According to reports, former space scientist to hold science competition for children in the first week of June.If you are a middle or high school student wondering how to spend time this summer, here is an creative project that requires applying classroom physics to address a real time issue.
A competition is to be held in the first week of June where kids in the age group of 10-15 years can design and showcase wind energy generators.
The idea is to create awareness about the importance and application of renewable sources of energy like wind.
Students will be given basic material including a DC motor, pulleys, wires, LEDs, connecting hooks and a set of instructions. In a span of a fortnight, they will have to individually design a wind energy device that can be hand held.
When held against constant flow of wind, the device should generate energy which can make the LEDs glow, thus erasing the need for other forms of light.

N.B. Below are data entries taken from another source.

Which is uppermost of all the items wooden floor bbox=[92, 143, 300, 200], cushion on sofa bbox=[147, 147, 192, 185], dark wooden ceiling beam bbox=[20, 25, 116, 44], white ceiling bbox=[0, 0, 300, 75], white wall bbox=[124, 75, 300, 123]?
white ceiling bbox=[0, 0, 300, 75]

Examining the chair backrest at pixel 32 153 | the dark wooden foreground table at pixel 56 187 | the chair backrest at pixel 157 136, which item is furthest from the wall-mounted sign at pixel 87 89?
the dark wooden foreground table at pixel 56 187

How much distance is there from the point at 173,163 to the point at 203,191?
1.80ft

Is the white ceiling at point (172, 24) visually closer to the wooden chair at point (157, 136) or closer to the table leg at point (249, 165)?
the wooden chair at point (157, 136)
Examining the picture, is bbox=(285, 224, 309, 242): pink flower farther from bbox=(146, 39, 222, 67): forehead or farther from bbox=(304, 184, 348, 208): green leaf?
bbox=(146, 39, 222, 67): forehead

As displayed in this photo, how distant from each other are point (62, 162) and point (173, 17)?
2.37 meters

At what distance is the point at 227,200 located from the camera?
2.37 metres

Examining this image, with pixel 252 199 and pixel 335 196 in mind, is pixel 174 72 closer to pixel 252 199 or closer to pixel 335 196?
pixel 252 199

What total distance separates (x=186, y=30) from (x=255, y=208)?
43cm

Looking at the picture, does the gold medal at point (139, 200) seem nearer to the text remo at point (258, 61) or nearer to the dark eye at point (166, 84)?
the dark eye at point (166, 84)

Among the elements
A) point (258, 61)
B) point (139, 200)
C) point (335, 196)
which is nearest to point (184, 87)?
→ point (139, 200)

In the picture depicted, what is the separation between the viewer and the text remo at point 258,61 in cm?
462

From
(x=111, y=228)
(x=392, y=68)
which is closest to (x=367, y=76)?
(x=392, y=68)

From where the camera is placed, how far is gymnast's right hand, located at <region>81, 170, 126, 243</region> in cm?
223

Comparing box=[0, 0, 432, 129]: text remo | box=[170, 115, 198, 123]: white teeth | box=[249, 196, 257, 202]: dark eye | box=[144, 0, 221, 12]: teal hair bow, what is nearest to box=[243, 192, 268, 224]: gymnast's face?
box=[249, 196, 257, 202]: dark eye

LEDs or light emitting diodes are used as indicator lamps and for lighting purposes.
“How they connect wires and design the base device which will move when put up against wind is the key here. That will determine how many LEDs actually glow,” says former ISRO scientist Sujata Virdhe, the brain behind this competition.
For designing the base device, which can be shaped in any form including a wind-mill, students can use any light material including paper, plastic, thermocol, etc.
“We will give them about 10 LEDs. They are welcome to buy more and try and glow all of them,” says Virdhe.
The winner will be decided depending on the number of LEDs that glow and also how well the device has been designed.
Being an individual competition, it has an upper limit of 1,000 participants, says Virdhe, adding that depending on the success, she will extend it to include designing devices that can tap solar energy.
“Students need to use whatever they learn to come up with products and devices having wider reach and usage,” says Virdhe, who herself designs products like microscopes, solar goggles, telescopes and magnets for school kids.
L Green Ventures, the firm she started in 2009, after working in ISRO for over 22 years, makes products that can help students learn math tables through board games like snakes and ladder and play kits to understand physics concepts like magnetism, electricity, light and sound.
“I plan to hold more science based events and competitions where children can apply their learnings for solving problems and innovating,” says Virdhe.